Pious Muslims also respond to widespread political scrutiny, as a result of the dual challenge of terrorism and Islamophobia, by sticking to “non-radical” liberal politics. This means that if politics take place at all, it will be engaging with institutions like prominent civil society organisations, and the major political parties in parliament, rather than leftist and grassroots alternatives. Often, their exclusionary sense of Muslim community is partnered with conservative views on the economy, that can be described as Islamic Neoliberalism. Pious Muslims often lean towards using an Islamic economic vocabulary to support laissez-faire capitalism, interpreting concepts like zakat to mean “charity” rather than “wealth redistribution”. Eventually, these political positions allow them to expand their personal power even further by making them seem like an engaged liberal Muslim citizen and an ideal partner for institutions, which see them as useful “go-betweens”.

Of course, it’s important to remember that Pious Muslims are not the only kind of Good Muslims that have emerged lately. While organisations like the Muslim Council of Britain have grown in power and influence, they are paralleled by Anti-Muslims who will claim to be coming from within the religion. Effectively, their Islamophobia is far more effective, because of an idea that Muslims can’t be racist and Islamophobic to each other. Organisations like the Council of Ex-Muslims will cast Islam as a threat to “reason, universal rights and values, and secularism”, using language that is difficult to challenge because of the legitimacy that they gain with their Muslim identities.

“…this process erases the huge number of ways that Muslims interact with Islam, that is if they want to interact with it at all”

Anti-Muslims have frequently exploited LGBTQ politics to make their point, though importantly, it is also common for Pious Muslims who are LGBTQ to make constant references to their practicing of Islam to seem more legitimate. Anti-Muslims tend to focus their criticisms on the most conservative Pious Muslims, who in addition to terrorist groups, are said to be the “True Muslims,” with everyone else being ignored. This feed into the imposed representative status of Pious Muslims, and also, it means the Anti-Muslims can position themselves as counter-representatives.

Indeed, just as Pious Muslim clerics will meet with Pope Francis at the Vatican, Anti-Muslims will call themselves “Atheist Muslims” and condemn revolutionary jihadism on the same platform as obvious racists like Richard Dawkins and Sam Harris. Ultimately, Pious Muslims and Anti-Muslims are both seeking to represent Islam in a politically safe manner, usually for their own benefit. Either way, Muslims are constantly forced to explain themselves, in relation to Islam. But they can only do that in a limited number of ways. Either you’re politely religious like the Imam, politely anti-religious like the self-hating Atheist Muslims, or you’re suspected of wanting to join Al-Qaeda.

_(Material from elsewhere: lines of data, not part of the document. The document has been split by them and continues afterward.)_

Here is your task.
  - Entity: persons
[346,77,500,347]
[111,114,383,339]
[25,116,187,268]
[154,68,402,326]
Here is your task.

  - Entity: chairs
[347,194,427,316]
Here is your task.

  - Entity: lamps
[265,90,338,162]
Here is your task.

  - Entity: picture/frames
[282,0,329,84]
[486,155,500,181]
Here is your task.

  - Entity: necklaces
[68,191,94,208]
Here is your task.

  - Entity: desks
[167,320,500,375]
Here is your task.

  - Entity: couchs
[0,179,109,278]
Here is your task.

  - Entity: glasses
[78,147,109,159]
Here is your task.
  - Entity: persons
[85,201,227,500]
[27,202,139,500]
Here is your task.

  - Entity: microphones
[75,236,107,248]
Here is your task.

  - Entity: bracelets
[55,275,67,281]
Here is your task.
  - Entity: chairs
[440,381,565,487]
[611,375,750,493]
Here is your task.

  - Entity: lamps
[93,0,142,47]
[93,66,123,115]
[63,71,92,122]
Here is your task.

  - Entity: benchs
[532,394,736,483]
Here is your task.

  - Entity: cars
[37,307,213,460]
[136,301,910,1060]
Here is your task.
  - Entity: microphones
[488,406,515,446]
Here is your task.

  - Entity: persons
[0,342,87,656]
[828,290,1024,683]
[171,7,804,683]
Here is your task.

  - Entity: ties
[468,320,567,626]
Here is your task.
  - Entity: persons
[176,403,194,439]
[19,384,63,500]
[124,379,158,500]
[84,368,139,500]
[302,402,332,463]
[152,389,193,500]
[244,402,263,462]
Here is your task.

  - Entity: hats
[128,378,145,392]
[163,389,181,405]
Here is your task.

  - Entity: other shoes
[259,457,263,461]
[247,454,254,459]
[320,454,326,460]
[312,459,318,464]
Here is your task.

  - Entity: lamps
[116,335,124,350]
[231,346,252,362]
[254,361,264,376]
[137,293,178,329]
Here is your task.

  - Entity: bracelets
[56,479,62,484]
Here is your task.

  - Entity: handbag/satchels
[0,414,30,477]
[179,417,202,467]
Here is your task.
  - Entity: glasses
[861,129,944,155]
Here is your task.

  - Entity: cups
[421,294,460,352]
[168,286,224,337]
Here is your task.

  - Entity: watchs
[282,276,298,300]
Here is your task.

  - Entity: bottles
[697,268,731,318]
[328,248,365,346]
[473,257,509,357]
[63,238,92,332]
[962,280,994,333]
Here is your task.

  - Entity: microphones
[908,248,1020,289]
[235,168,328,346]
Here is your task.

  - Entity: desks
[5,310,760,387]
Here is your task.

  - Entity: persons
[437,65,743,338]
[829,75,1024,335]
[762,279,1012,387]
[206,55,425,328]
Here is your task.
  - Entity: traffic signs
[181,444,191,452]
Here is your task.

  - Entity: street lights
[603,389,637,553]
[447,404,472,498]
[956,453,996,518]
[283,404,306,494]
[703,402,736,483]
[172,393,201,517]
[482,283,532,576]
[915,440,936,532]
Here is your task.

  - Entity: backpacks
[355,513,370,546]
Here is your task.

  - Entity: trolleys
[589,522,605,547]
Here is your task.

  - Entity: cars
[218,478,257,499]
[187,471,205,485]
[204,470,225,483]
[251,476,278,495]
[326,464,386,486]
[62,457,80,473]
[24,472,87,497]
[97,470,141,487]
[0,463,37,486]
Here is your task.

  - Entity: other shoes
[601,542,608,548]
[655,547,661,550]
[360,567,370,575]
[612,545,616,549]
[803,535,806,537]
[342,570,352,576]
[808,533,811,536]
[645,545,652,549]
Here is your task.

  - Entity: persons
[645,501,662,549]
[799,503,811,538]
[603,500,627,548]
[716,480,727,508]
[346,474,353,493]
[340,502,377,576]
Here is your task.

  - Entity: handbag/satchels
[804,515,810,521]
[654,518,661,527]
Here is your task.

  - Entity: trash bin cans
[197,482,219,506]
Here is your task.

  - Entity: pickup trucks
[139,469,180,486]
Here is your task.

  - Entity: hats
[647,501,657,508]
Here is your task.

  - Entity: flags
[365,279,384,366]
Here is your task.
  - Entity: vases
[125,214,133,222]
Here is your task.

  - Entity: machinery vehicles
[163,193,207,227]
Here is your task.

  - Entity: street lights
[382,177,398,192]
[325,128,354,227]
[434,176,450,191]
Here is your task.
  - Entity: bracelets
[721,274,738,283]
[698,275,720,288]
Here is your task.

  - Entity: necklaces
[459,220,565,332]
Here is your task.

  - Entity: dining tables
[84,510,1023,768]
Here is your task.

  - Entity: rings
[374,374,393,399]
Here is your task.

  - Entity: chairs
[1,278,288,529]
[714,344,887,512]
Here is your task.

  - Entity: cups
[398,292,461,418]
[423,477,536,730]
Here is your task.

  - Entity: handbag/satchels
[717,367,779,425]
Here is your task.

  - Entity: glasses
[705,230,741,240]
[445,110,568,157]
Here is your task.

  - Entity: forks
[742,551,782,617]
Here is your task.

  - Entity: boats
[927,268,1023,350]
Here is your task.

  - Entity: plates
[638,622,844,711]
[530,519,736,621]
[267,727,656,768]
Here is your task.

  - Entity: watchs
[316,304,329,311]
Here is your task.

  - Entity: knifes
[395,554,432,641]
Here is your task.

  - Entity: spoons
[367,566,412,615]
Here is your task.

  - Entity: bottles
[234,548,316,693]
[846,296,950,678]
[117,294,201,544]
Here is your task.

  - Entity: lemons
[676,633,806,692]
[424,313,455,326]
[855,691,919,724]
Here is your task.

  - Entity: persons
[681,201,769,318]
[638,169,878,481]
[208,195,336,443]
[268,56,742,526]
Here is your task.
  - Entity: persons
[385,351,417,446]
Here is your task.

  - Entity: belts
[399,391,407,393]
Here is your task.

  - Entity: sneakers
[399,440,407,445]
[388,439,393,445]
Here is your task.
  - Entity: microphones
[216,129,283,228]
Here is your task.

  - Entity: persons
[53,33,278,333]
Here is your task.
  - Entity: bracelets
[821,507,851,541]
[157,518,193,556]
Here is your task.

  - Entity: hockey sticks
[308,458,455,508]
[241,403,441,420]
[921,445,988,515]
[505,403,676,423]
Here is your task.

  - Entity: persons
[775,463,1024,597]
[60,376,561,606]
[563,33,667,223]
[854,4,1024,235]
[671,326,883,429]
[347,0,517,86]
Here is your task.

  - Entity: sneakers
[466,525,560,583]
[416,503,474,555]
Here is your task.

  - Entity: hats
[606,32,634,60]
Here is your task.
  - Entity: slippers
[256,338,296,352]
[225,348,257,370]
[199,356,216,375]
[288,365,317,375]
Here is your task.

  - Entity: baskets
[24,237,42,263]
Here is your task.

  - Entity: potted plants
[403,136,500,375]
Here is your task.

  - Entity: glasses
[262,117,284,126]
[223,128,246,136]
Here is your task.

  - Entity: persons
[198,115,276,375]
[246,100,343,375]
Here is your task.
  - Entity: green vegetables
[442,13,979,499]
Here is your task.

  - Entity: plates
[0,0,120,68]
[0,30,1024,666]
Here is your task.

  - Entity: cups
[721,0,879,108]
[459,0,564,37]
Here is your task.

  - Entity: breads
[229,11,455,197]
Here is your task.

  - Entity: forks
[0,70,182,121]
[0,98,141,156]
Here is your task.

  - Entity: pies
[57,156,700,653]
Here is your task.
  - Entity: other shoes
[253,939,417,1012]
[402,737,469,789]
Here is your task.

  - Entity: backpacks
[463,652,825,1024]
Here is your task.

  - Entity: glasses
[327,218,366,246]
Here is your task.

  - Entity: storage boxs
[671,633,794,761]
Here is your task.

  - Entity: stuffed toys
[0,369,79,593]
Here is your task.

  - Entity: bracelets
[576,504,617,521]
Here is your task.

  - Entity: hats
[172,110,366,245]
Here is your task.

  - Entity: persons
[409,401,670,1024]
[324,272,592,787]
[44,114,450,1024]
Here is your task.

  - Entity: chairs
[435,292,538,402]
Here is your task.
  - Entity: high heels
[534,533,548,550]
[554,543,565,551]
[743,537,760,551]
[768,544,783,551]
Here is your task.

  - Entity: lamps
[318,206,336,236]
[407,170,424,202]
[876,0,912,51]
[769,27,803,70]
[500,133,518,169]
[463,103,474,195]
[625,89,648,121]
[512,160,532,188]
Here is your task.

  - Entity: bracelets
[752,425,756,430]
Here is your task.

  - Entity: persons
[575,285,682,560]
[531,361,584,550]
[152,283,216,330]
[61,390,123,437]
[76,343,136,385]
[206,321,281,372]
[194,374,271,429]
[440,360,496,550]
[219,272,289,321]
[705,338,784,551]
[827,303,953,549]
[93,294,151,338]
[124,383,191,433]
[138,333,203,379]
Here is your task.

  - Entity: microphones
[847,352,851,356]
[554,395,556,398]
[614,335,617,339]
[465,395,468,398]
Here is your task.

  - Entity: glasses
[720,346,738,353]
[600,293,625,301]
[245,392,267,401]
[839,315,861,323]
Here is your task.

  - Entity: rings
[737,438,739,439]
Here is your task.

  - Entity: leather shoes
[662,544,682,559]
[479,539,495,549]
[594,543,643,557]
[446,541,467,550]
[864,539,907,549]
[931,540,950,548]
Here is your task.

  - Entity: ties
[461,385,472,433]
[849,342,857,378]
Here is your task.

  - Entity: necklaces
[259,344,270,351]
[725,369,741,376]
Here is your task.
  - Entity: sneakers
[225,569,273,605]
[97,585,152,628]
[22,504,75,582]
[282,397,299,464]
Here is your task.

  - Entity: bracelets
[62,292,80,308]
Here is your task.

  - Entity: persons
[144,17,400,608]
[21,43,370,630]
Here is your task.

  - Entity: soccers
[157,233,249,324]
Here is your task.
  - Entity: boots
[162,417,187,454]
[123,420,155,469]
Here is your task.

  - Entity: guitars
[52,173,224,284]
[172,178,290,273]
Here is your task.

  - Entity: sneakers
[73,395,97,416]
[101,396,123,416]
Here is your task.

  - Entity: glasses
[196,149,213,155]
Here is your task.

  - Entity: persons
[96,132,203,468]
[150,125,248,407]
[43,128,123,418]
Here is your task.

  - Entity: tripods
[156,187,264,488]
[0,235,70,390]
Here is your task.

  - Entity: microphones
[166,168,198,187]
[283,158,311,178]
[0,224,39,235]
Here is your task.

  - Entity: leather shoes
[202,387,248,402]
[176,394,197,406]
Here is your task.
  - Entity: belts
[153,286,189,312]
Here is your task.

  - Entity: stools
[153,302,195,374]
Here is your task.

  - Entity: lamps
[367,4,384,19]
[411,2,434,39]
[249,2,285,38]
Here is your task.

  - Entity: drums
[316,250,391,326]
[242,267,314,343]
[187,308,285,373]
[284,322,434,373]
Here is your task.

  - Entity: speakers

For many Muslims, on a personal level, this discussion totally overstates the importance of Islam in people’s lives. Indeed, Muslims who want to relate to people in other ways, like class and feminist politics, or literary and music interests, start to feel lonely and as though they’re doing something wrong. However, these alternate ways of forming communities are essential, in order to challenge assumptions about how Muslims are supposed to behave. It’s not that Islam is good, or bad. It’s not that one interpretation of Islam is more correct than another one. It’s that the broad diversity of people’s ways of looking at the world, and lived experiences, fly against panicked attempts to box everyone in. Muslims can be, and are, almost anything you can imagine.